Grupo de Alcoólicos Anônimos é censurado por orar no início das reuniões, na Inglaterra

A administração do AA puniu e separou o grupo, e ainda o removeu do site da organização.

Fonte: Guiame, com informações de CBN News e Daily MailAtualizado: terça-feira, 4 de janeiro de 2022 19:59
Os Alcoólicos Anônimos foi criado por cristãos, na década de 1930. (Foto: Wikimedia Commons/Philipp Müller-Dorn).
Os Alcoólicos Anônimos foi criado por cristãos, na década de 1930. (Foto: Wikimedia Commons/Philipp Müller-Dorn).

Um grupo dos Alcoólicos Anônimos (AA), na cidade de Yeovil, Inglaterra, foi censurado por orar o “Pai Nosso” no início de suas reuniões. Os líderes do AA removeram o grupo do site da organização, argumentando que ele havia se tornado muito focado na fé cristã

Entretanto, John Palmer, tesoureiro do grupo em Yeovil, lembrou que os Alcoólicos Anônimos foi criado por cristãos, na década de 1930, e adotou a “Oração da Serenidade”, para ser recitada ao final das reuniões e a tradição se popularizou em todo o mundo, até os dias de hoje, de acordo com a Christian Concern do Reino Unido.

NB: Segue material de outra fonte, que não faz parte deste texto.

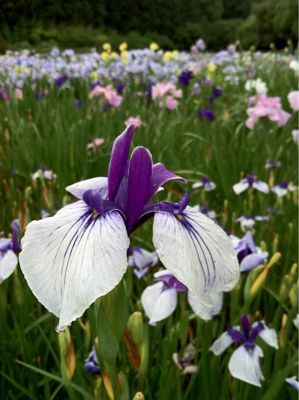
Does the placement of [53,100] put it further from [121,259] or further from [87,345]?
[121,259]

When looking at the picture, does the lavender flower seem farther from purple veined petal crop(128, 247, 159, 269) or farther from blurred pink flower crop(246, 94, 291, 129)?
blurred pink flower crop(246, 94, 291, 129)

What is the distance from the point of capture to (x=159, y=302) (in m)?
1.24

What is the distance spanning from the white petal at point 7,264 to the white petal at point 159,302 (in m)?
0.32

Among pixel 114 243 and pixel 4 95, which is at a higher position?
pixel 114 243

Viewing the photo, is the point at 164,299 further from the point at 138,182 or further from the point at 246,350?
the point at 138,182

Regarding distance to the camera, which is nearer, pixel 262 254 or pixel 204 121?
pixel 262 254

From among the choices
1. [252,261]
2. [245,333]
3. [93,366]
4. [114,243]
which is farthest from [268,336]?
[114,243]

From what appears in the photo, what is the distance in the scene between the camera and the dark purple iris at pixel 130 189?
2.80 feet

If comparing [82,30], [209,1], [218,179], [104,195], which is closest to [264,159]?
[218,179]

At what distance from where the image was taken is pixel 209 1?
2916cm

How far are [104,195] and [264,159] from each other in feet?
7.64

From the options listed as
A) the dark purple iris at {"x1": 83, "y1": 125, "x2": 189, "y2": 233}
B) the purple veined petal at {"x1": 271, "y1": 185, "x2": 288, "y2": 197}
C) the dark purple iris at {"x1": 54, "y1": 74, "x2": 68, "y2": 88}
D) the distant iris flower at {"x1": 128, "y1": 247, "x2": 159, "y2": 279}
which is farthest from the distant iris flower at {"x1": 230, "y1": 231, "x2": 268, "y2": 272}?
the dark purple iris at {"x1": 54, "y1": 74, "x2": 68, "y2": 88}

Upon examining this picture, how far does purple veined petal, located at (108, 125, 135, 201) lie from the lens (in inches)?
33.9

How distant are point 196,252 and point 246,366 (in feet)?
1.55
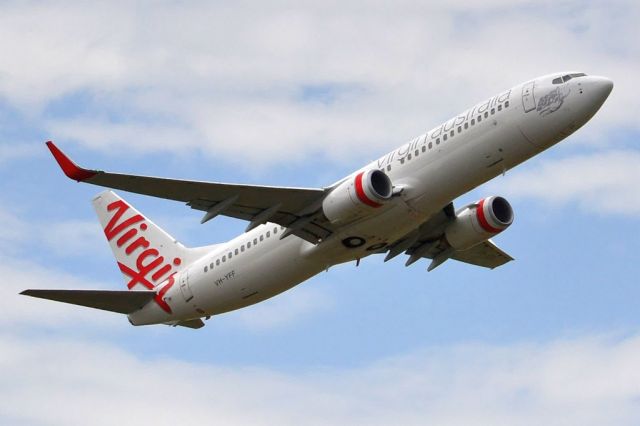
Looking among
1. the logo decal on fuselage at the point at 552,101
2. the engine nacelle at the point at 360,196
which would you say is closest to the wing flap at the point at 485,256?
the engine nacelle at the point at 360,196

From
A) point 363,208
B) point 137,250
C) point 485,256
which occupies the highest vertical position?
point 137,250

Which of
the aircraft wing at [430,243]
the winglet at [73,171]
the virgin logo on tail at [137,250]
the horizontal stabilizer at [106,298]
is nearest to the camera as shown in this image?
the winglet at [73,171]

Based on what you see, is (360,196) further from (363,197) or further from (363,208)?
(363,208)

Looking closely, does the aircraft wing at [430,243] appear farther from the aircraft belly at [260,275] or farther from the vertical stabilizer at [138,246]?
the vertical stabilizer at [138,246]

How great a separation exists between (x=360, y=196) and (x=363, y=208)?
0.54 meters

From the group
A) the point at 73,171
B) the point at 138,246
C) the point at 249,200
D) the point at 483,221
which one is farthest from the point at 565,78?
the point at 138,246

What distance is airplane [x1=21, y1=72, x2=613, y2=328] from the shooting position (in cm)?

“AA foi fundada por cristãos para salvar e transformar vidas. Ao longo dos anos, tenho visto o cristianismo sendo corroído e marginalizado da organização como um todo. É triste de ver, e como resultado, acho que AA está tendo menos impacto na vida das pessoas”, afirmou Palmer, de 69 anos, que participou das reuniões na década de 1980, quando era um "náufrago viciado”.

E protestou: “É uma decisão ridícula. Eles nos removeram da seção “Encontre uma reunião” do site da AA, o que impedirá que novos membros nos encontrem. Em outras palavras, estamos sendo fechados”.

A desaprovação do grupo de Yeovil foi levada a uma reunião de administradores da AA, em Somerset, e uma ata foi feita para registrar as críticas dos líderes, que descreveram o grupo Yeovil como “adorável, mas não [funciona] de acordo com as diretrizes de AA”.

A diretoria ainda criticou uma pessoa do grupo por afirmar que “a única forma de recuperação é por meio de Jesus”. “Eles foram contra as tradições, não há nada de errado em falar sobre Jesus, mas isso não é AA. O grupo deve ser mantido separado", escreveram na ata.

Assim como muitos outros AA pelo mundo, o grupo de Yeovil realiza as reuniões em uma igreja. “Você não precisa ser cristão para fazer parte de um grupo de AA, mas se você não pode orar o Pai Nosso em uma igreja sem ser tratado assim, para onde vamos? Não estamos batendo palmas e nem pressionamos o cristianismo nas pessoas”, explicou Palmer.

Andrea Williams, executiva-chefe da Christian Concern, condenou a atitude dos administradores do AA de punir o grupo de Yeovil. 

“O poder da mensagem do Evangelho é o que inspirou a criação de AA, após a transformação radical que os alcoólatras experimentaram ao encontrar esperança e cura em Jesus Cristo”, afirmou Williams.

E concluiu: “Separar e punir os cristãos para que eles não possam atrair novos membros para compartilhar a mensagem do Evangelho de esperança é perturbador e ridículo”.

Os primórdios dos Alcoólicos Anônimos surgiu no Grupo Oxford, uma organização cristã fundada por Frank Buchman, um ministro luterano que atuava como missionário.